MATERIAL PROVIDED.

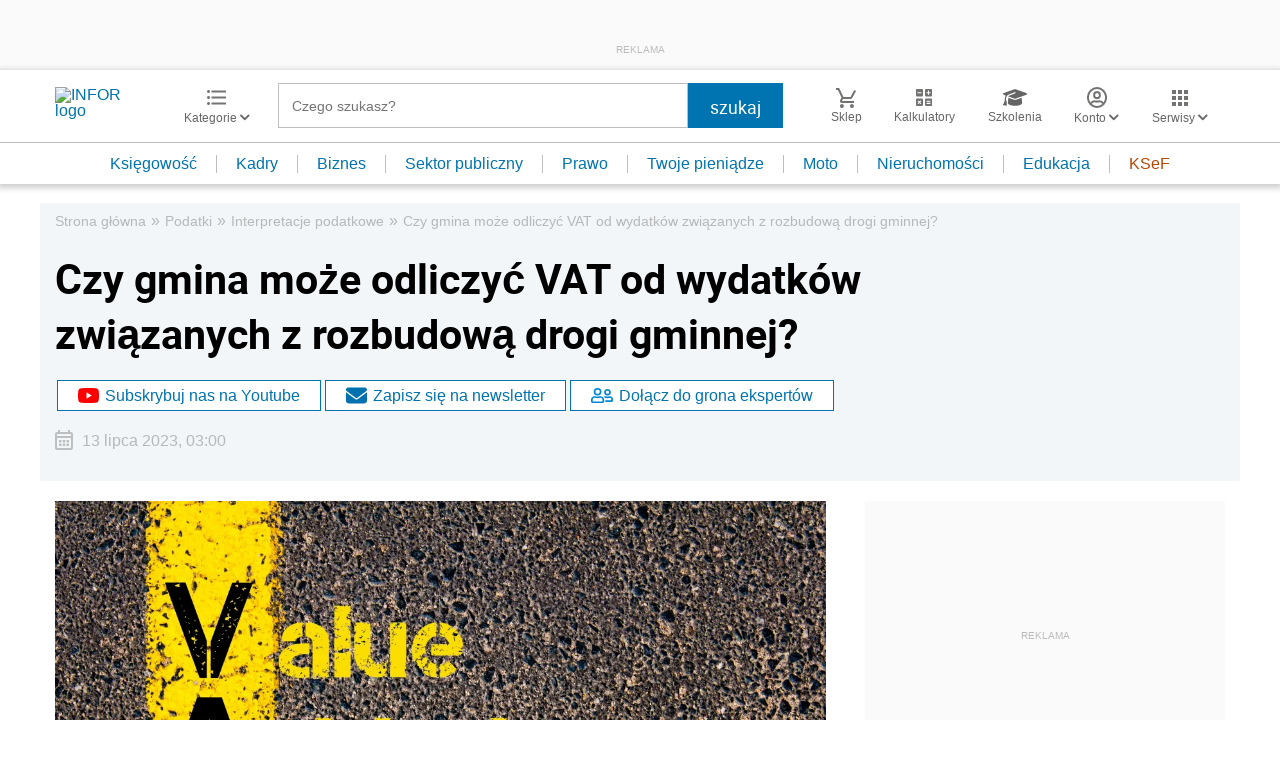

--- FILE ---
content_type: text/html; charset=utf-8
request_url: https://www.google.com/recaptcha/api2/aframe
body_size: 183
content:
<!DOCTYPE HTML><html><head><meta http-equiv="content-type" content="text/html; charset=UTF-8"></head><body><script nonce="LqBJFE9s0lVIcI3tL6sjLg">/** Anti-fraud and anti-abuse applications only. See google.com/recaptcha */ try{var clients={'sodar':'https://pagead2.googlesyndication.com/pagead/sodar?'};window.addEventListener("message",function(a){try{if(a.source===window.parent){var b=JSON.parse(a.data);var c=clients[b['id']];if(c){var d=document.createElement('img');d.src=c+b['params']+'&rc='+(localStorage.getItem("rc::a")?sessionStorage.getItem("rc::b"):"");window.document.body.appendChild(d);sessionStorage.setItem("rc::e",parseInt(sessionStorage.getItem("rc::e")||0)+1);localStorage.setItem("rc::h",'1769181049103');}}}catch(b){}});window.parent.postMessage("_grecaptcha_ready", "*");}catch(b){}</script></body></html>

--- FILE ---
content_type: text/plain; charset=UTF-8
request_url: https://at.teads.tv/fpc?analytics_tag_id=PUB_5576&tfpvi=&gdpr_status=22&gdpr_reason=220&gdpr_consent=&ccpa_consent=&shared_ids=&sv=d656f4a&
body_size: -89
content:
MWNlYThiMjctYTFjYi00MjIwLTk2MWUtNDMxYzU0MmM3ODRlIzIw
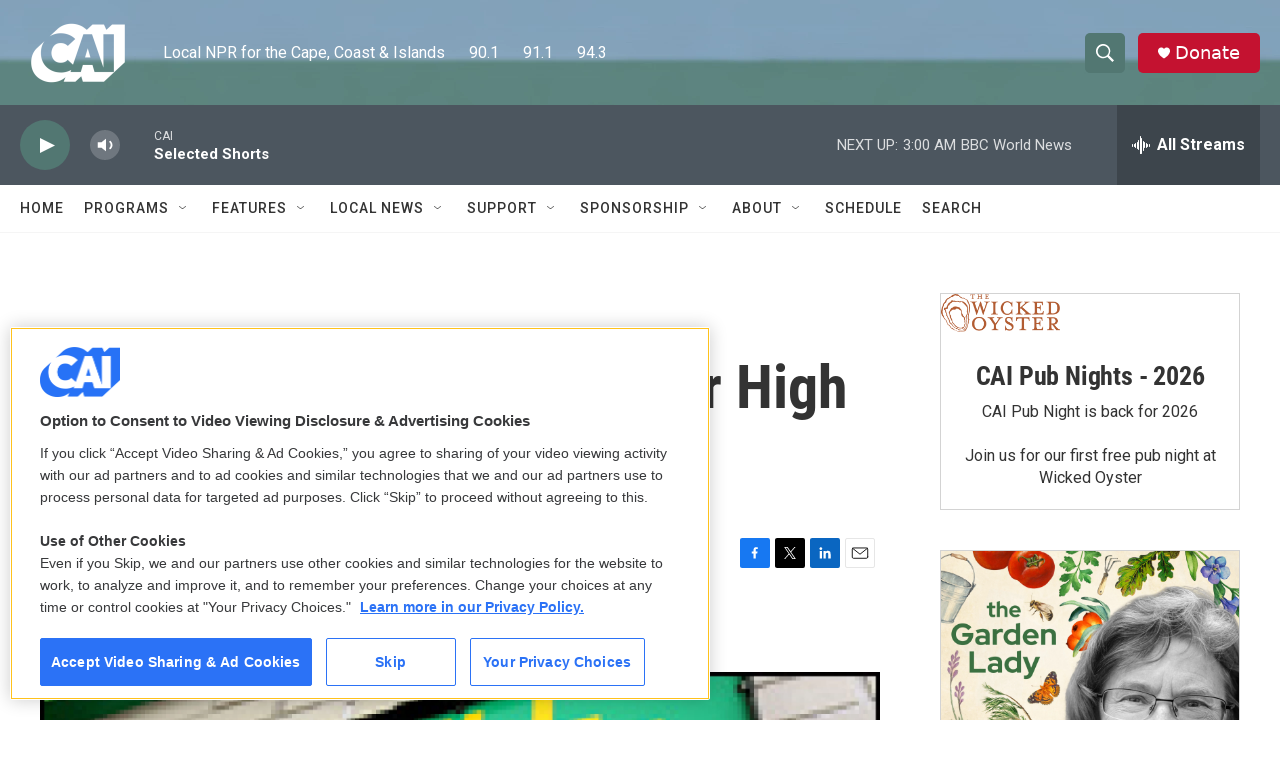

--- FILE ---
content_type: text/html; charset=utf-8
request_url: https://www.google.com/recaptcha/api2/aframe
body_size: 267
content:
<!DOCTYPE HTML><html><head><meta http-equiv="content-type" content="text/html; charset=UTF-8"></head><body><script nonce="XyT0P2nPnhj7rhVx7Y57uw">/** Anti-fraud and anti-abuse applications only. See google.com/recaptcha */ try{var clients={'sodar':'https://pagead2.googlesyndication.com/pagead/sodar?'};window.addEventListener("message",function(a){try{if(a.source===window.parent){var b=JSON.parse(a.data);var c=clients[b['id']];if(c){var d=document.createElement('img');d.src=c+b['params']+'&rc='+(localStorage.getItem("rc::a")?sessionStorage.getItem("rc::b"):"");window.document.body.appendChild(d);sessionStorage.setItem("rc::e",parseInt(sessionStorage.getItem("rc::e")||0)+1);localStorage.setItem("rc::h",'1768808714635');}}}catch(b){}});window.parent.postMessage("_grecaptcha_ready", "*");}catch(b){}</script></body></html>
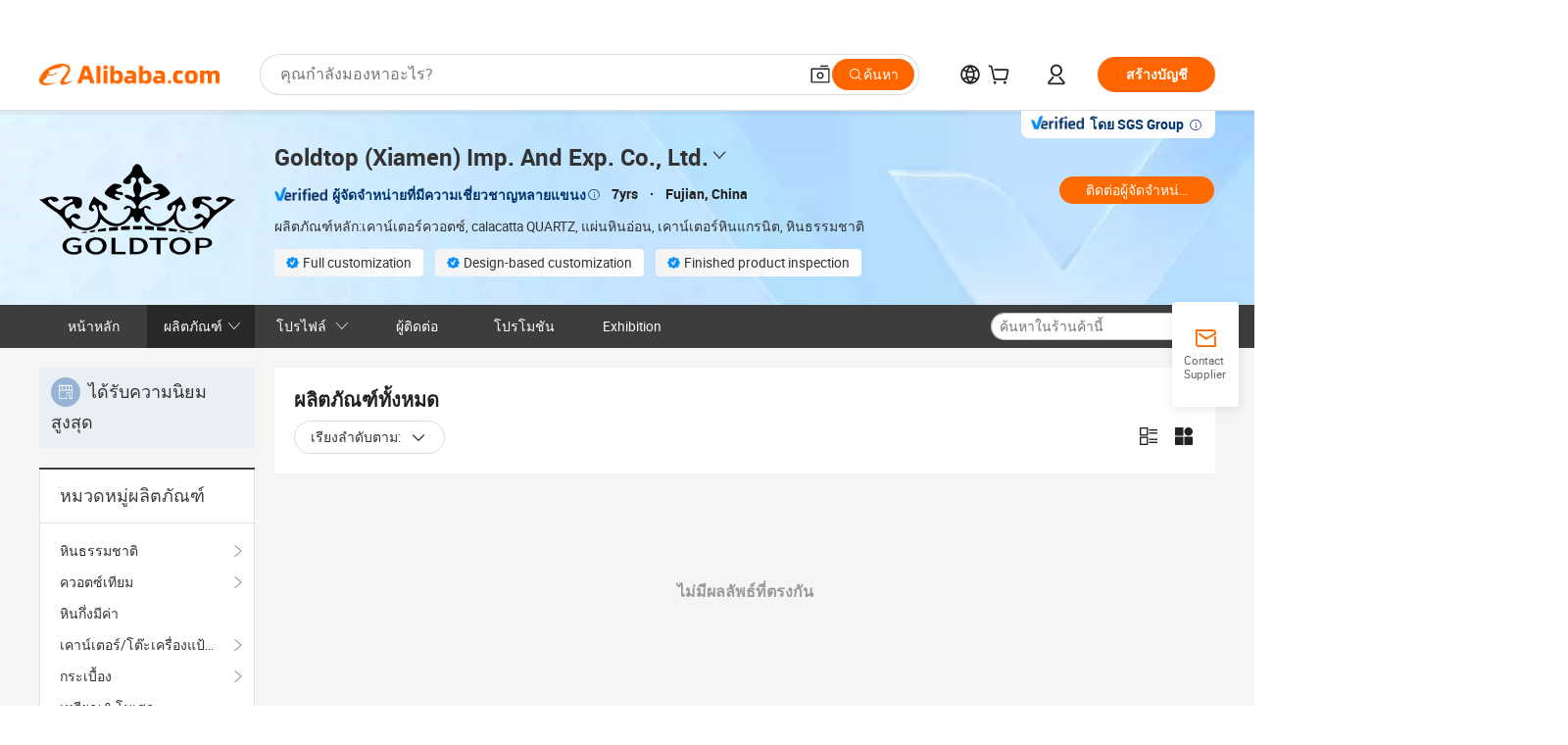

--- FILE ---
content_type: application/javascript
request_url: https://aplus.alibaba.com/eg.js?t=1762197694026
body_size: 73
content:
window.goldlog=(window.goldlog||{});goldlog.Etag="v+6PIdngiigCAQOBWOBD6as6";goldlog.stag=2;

* * *

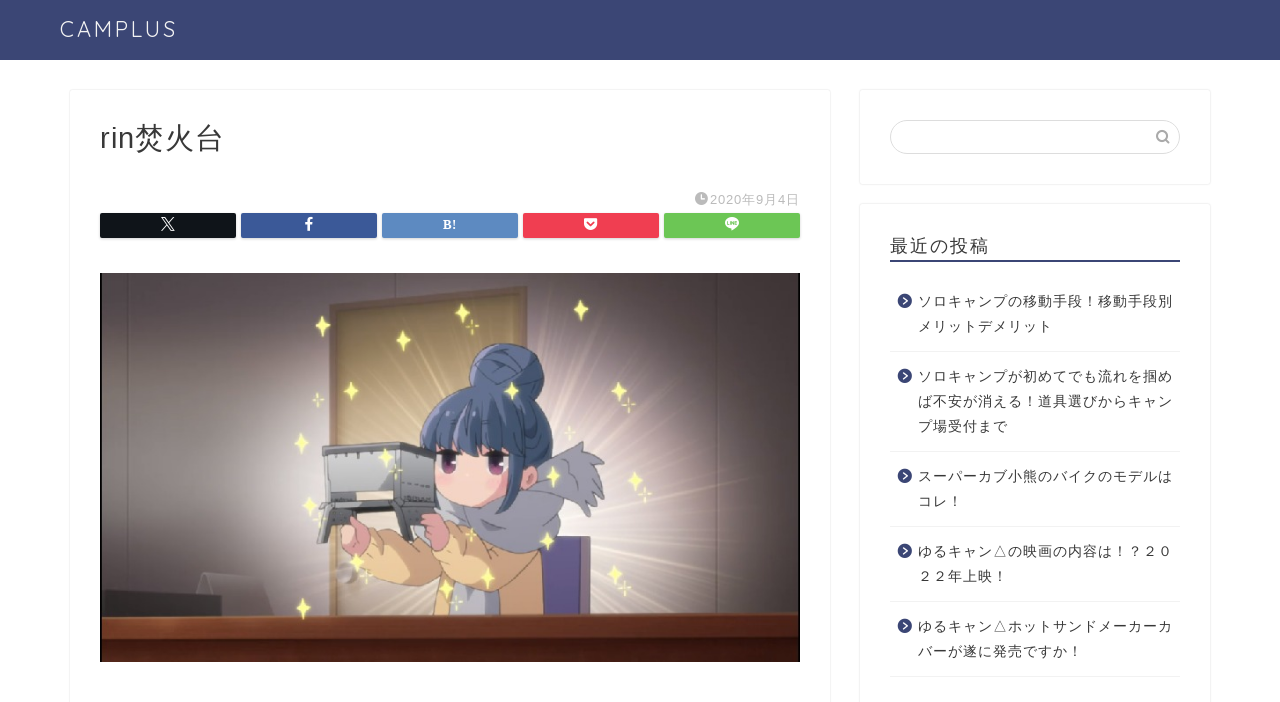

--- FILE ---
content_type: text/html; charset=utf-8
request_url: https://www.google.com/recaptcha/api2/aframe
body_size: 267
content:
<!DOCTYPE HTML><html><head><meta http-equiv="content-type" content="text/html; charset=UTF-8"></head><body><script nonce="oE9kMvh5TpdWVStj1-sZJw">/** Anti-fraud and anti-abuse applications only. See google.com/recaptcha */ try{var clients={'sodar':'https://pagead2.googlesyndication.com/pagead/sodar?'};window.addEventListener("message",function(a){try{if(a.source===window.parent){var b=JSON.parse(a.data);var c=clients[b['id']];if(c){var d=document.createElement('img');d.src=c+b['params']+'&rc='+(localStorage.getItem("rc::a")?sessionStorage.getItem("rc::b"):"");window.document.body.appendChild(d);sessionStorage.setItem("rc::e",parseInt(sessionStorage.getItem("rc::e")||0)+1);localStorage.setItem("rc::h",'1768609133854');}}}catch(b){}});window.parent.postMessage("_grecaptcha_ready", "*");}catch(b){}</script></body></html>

WHAT THE TASK ASKS.
Would you retype exactly the lines above, from the line with "body_size: 183" to the line with "content_type: text/plain; charset=UTF-8", with both end lines kept and nothing more?

TASK SOLUTION.
body_size: 183
content:
<!DOCTYPE HTML><html><head><meta http-equiv="content-type" content="text/html; charset=UTF-8"></head><body><script nonce="LqBJFE9s0lVIcI3tL6sjLg">/** Anti-fraud and anti-abuse applications only. See google.com/recaptcha */ try{var clients={'sodar':'https://pagead2.googlesyndication.com/pagead/sodar?'};window.addEventListener("message",function(a){try{if(a.source===window.parent){var b=JSON.parse(a.data);var c=clients[b['id']];if(c){var d=document.createElement('img');d.src=c+b['params']+'&rc='+(localStorage.getItem("rc::a")?sessionStorage.getItem("rc::b"):"");window.document.body.appendChild(d);sessionStorage.setItem("rc::e",parseInt(sessionStorage.getItem("rc::e")||0)+1);localStorage.setItem("rc::h",'1769181049103');}}}catch(b){}});window.parent.postMessage("_grecaptcha_ready", "*");}catch(b){}</script></body></html>

--- FILE ---
content_type: text/plain; charset=UTF-8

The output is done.